= Joseph Hawley (captain) =

Town clerk of Stratford, Connecticut

Joseph Hawley (c. 1603–20 May 1690), was born in Parwich, Derbyshire, England, was the first of the Hawley name to come to America in 1629/30. He settled at Stratford, Connecticut, by 1650, becoming the town's first town clerk or record keeper, tavern (ordinary) keeper and a shipbuilder.

==Surname==

Coat of Arms of Joseph Hawley

The surname of Hawley is one of locality origin, meaning; the one who dwells by the hedged meadow. The Hawley family is of ancient and noble descent, a Lord Hawley being a peer in the reign of King Charles I of England, and members of this family were long seated in the counties of Dorset, Somerset and Derby in England.

The Hawleys were very prominent in the early history of the Colony of Connecticut covering a period of eighty years, members of the family had been seventy times elected to the assembly. They were among the wealthy families of Connecticut and a familiar phrase among the people of Bridgeport, Connecticut, used to be: as rich as the Hawleys.

Try it:
Copy the stretch of the Joseph Hawley article from "The surname of" through "as the Hawleys.", replacing "wealthy" with "affluent".

Data block:
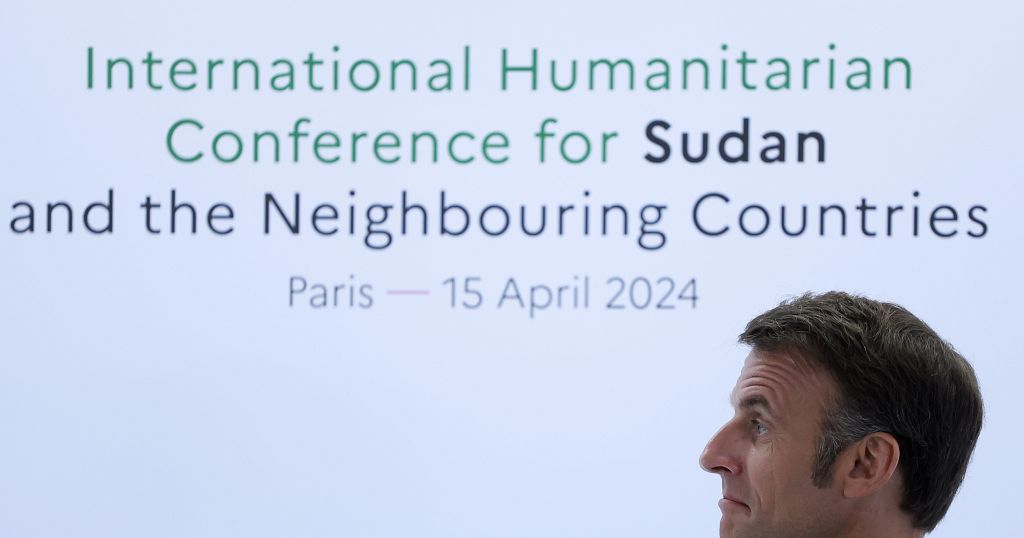Macron announces world donors pledge .1 billion in aid for war-stricken Sudan
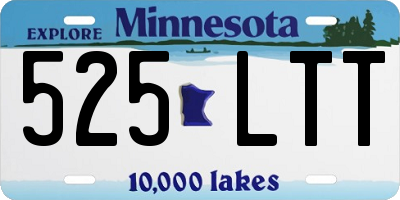 MN license plate 525LTT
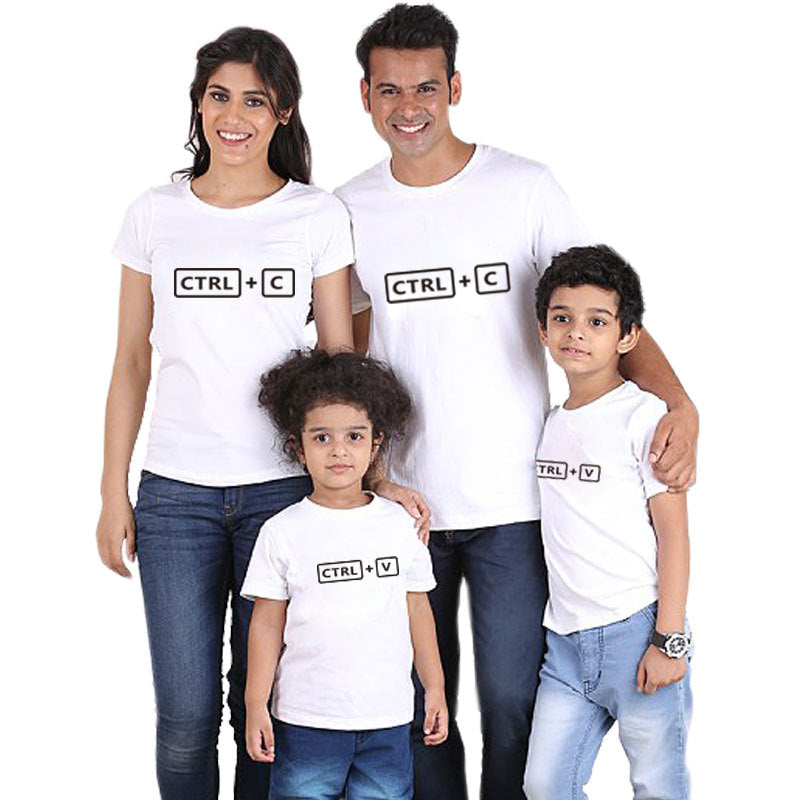 Ctrl C and Ctrl V Copy Paste Matching Infant and Parent Shirt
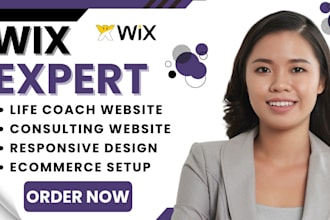 design life coaching wix website, wix consulting website and wix ecommerce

Solution for this exercise:
The surname of Hawley is one of locality origin, meaning; the one who dwells by the hedged meadow. The Hawley family is of ancient and noble descent, a Lord Hawley being a peer in the reign of King Charles I of England, and members of this family were long seated in the counties of Dorset, Somerset and Derby in England.

The Hawleys were very prominent in the early history of the Colony of Connecticut covering a period of eighty years, members of the family had been seventy times elected to the assembly. They were among the affluent families of Connecticut and a familiar phrase among the people of Bridgeport, Connecticut, used to be: as rich as the Hawleys.